— What needs to be done —
The lines below that include the word "Etablere" are to be reported.

— The data —

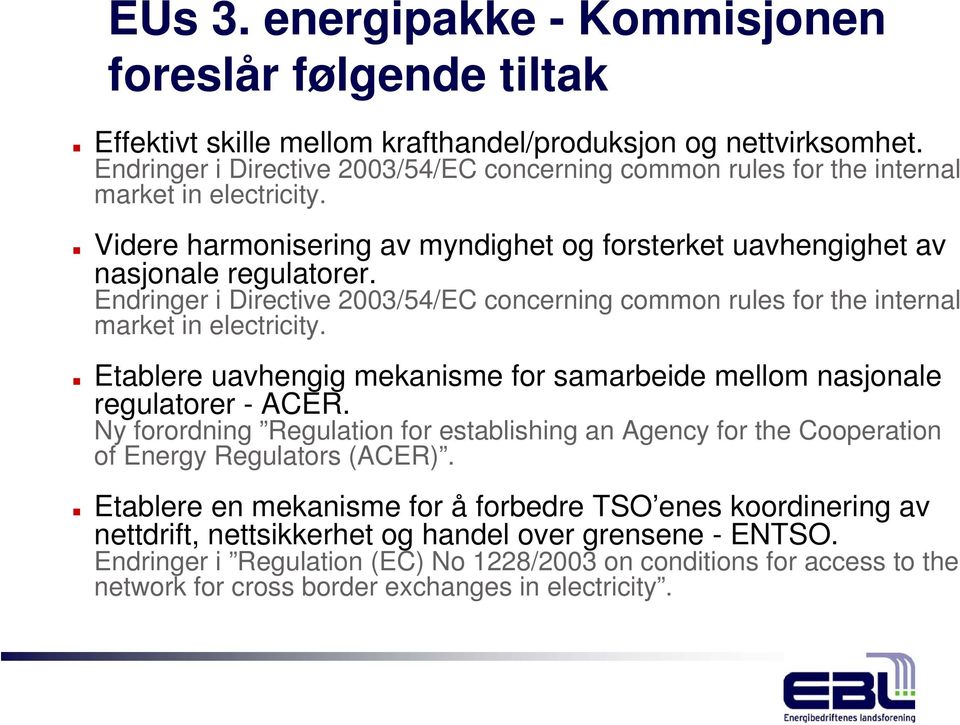 EUs 3. energipakke - Kommisjonen foreslår følgende tiltak

Effektivt skille mellom krafthandel/produksjon og nettvirksomhet.
Endringer i Directive 2003/54/EC concerning common rules for the internal market in electricity.

Videre harmonisering av myndighet og forsterket uavhengighet av nasjonale regulatorer.
Endringer i Directive 2003/54/EC concerning common rules for the internal market in electricity.

Etablere uavhengig mekanisme for samarbeide mellom nasjonale regulatorer - ACER.
Ny forordning ”Regulation for establishing an Agency for the Cooperation of Energy Regulators (ACER)”.

Etablere en mekanisme for å forbedre TSO’enes koordinering av nettdrift, nettsikkerhet og handel over grensene - ENTSO.
Endringer i ”Regulation (EC) No 1228/2003 on conditions for access to the network for cross border exchanges in electricity”.

EBL
Energibedriftenes landsforening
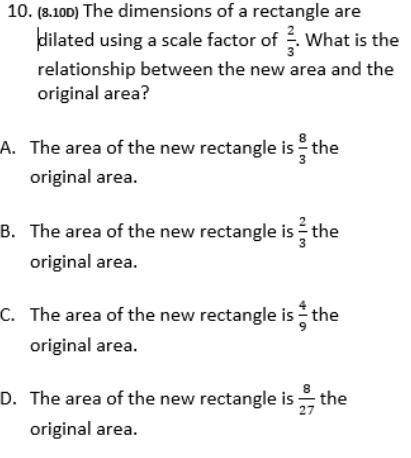 10. (8.10D) The dimensions of a rectangle are dilated using a scale factor of $\frac{2}{3}$. What is the relationship between the new area and the original area?

A. The area of the new rectangle is $\frac{8}{3}$ the original area.

B. The area of the new rectangle is $\frac{2}{3}$ the original area.

C. The area of the new rectangle is $\frac{4}{9}$ the original area.

D. The area of the new rectangle is $\frac{8}{27}$ the original area.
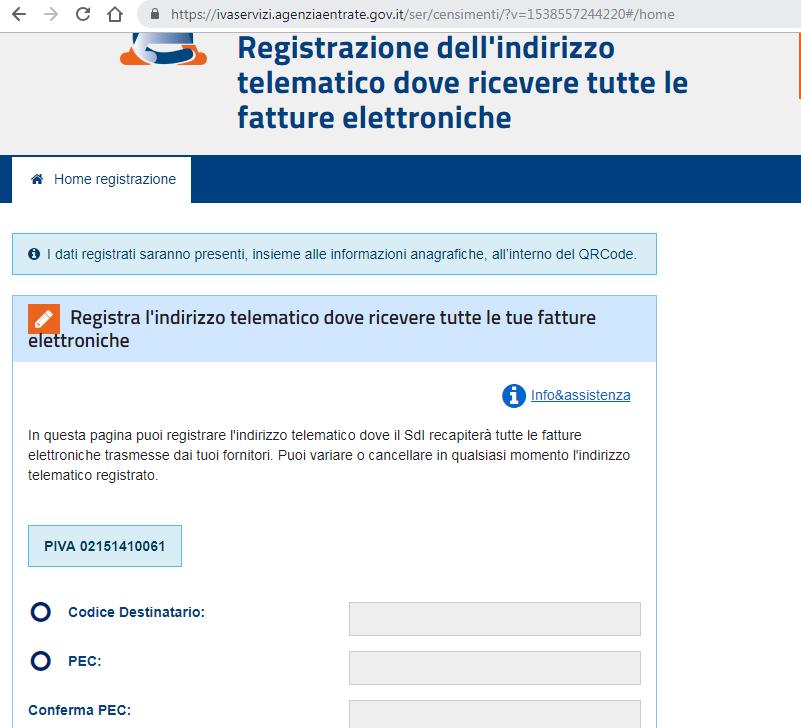 https://ivaservizi.agenziaentrate.gov.it/ser/censimenti/?v=1538557244220#/home

Registrazione dell'indirizzo telematico dove ricevere tutte le fatture elettroniche

Home registrazione

I dati registrati saranno presenti, insieme alle informazioni anagrafiche, all'interno del QRCode.

Registra l'indirizzo telematico dove ricevere tutte le tue fatture elettroniche

Info&assistenza

In questa pagina puoi registrare l'indirizzo telematico dove il SdI recapiterà tutte le fatture elettroniche trasmesse dai tuoi fornitori. Puoi variare o cancellare in qualsiasi momento l'indirizzo telematico registrato.

PIVA 02151410061

Codice Destinatario:

PEC:

Conferma PEC:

— Written solution —
Etablere uavhengig mekanisme for samarbeide mellom nasjonale regulatorer - ACER.
Etablere en mekanisme for å forbedre TSO’enes koordinering av nettdrift, nettsikkerhet og handel over grensene - ENTSO.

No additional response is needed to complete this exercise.